#### YOUR INSTRUCTIONS
The full listing, copied exactly and free of pictures, is the expected reply.
---------- DATASET SECTION
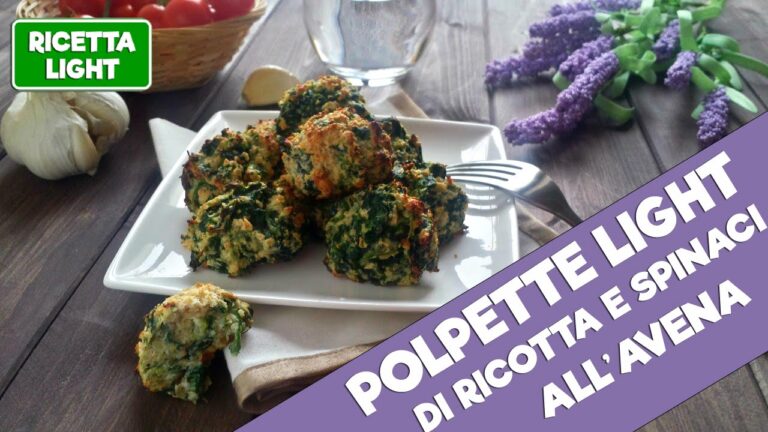 Ricottina Light: Contenuto Calorico Ottimizzato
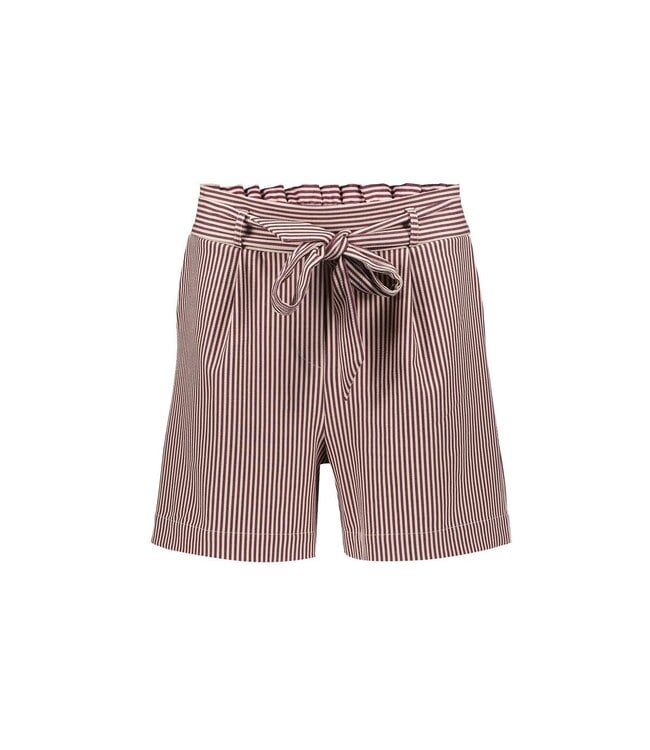 GEISHA SHORT (ROOD COMBI)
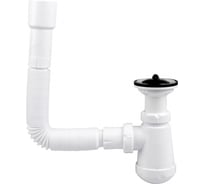 Сифон JIMTEN на 32 мм, с гофрой 40 S-531/32 002736 32040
--------------------
#### OUTPUT FOR THIS TASK
 Ricottina Light: Contenuto Calorico Ottimizzato
 GEISHA SHORT (ROOD COMBI)
 Сифон JIMTEN на 32 мм, с гофрой 40 S-531/32 002736 32040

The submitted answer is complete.